───── ARTICLE

Shenna Bellows, Maine’s Secretary of State and a Democrat, has temporarily removed Donald Trump from the state’s primary ballot for the upcoming U.S. presidential election. This decision, influenced by Trump’s alleged involvement in the Capitol attack on January 6, 2021, marks Maine as the second state to take such action. Bellows’ decision hinges on Trump’s role in the 2020 election fraud claims and the subsequent Capitol incident, viewing it as incitement of insurrection. This suspension will remain until Maine’s supreme court delivers a verdict.

This move follows claims by ex-Maine lawmakers, citing the U.S. Constitution’s clause preventing individuals from office if they have participated in insurrection after swearing an oath to the U.S. The impact of this ruling is confined to the March primary, but it may extend to the November general election. It adds urgency to the U.S. Supreme Court’s need to address Trump’s nationwide eligibility under the 14th Amendment’s Section 3.

Despite facing indictments in federal and Georgia state cases related to the 2020 election overturn efforts, Trump is not charged with insurrection for the January 6 events. He remains a strong contender for the 2024 Republican nomination.

Colorado’s supreme court previously barred Trump from its state primary ballot on December 19, a historic first. Trump plans to challenge this in the U.S. Supreme Court, criticizing such ballot objections as “undemocratic.” The Colorado Republican Party has already filed an appeal.

Other states, like Michigan, have rejected similar disqualification efforts. Maine, typically Democratic-leaning, awarded Trump one electoral vote in both the 2016 and 2020 elections due to its unique Electoral College vote distribution. A candidate needs 270 Electoral College votes to secure the presidency.

Several advocacy groups and anti-Trump voters have challenged his candidacy in multiple states, invoking the 14th Amendment’s Section 3, originally intended to prevent former Confederates from holding government positions. Bellows’ role in Maine required her to evaluate Trump’s disqualification before judicial review.

Trump’s lawyers argue that his actions do not constitute insurrection and claim his January 6, 2021, statements are protected under free speech. They also highlight procedural issues, such as the absence of Section 3 eligibility criteria in Trump’s state ballot paperwork.

The U.S. Supreme Court’s impending decision in the Colorado case could potentially settle this matter across the country. Notably, three of the court’s conservative majority justices were nominated by Trump.

──────────

WHAT YOU NEED TO DO:
(a) Name every U.S. state mentioned in the article above.
(b) Copy out everything from the start of the rows below down to and including the line that contains "[333,0,607,217]".

───── EXCERPTED DATA

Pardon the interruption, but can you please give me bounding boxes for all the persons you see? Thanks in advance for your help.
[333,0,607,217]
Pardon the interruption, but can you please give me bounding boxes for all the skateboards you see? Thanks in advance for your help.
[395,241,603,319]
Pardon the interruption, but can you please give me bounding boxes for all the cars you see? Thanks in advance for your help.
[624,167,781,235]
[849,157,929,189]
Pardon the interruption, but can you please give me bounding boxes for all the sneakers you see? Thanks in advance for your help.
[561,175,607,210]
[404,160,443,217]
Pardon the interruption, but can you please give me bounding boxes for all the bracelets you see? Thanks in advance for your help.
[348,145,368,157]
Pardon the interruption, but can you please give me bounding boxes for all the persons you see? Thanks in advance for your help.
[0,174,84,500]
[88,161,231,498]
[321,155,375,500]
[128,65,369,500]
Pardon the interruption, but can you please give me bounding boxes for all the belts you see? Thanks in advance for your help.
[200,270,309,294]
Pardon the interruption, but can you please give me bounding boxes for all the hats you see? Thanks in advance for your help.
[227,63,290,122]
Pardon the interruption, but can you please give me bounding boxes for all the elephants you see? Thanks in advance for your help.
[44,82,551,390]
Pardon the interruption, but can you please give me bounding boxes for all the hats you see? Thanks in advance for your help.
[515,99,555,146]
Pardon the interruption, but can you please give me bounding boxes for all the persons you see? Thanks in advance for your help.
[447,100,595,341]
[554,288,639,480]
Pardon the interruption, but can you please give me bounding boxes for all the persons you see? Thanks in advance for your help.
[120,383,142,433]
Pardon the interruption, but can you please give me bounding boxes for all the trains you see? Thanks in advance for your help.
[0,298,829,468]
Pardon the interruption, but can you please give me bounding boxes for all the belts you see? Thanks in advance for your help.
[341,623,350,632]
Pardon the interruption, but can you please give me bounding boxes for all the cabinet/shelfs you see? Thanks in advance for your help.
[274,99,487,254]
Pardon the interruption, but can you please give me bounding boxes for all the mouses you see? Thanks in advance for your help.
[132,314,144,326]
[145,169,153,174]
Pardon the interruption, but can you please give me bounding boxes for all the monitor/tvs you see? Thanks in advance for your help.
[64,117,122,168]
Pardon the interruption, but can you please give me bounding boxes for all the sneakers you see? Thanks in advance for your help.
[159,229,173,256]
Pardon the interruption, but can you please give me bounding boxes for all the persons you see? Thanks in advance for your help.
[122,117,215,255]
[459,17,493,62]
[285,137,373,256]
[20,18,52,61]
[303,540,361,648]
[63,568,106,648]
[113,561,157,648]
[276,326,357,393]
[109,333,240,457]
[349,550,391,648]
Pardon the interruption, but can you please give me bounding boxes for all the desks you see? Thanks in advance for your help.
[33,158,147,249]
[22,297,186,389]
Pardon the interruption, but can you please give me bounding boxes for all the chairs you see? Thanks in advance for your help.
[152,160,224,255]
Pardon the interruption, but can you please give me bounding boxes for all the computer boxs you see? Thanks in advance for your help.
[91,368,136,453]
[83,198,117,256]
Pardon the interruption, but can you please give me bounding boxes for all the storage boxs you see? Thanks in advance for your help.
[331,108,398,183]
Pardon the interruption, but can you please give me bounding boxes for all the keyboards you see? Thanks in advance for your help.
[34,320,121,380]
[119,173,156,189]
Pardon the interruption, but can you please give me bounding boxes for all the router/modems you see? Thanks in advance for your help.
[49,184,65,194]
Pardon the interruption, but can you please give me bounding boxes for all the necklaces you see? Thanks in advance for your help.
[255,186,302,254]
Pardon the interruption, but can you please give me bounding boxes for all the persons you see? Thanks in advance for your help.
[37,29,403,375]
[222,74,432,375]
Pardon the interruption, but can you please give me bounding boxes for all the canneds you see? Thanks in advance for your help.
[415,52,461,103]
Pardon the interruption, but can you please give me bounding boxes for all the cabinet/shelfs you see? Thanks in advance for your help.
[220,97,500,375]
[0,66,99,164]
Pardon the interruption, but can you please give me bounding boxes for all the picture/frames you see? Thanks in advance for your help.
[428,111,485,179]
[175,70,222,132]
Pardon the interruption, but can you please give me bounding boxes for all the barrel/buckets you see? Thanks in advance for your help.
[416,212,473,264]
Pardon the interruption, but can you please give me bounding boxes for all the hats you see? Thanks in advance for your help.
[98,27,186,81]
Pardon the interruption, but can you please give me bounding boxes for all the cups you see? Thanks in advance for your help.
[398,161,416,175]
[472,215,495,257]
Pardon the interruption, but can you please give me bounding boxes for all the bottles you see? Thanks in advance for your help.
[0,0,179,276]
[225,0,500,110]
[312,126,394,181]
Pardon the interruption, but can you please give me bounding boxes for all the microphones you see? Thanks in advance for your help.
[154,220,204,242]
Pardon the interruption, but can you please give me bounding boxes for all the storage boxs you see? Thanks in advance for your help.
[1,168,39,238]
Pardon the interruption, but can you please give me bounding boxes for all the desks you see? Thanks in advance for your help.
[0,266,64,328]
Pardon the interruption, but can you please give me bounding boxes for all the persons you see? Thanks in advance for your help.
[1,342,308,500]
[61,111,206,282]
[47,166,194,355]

──────────

ANSWERS BY TASK:
(a) Maine, Georgia, Colorado, Michigan

(b)
Pardon the interruption, but can you please give me bounding boxes for all the persons you see? Thanks in advance for your help.
[333,0,607,217]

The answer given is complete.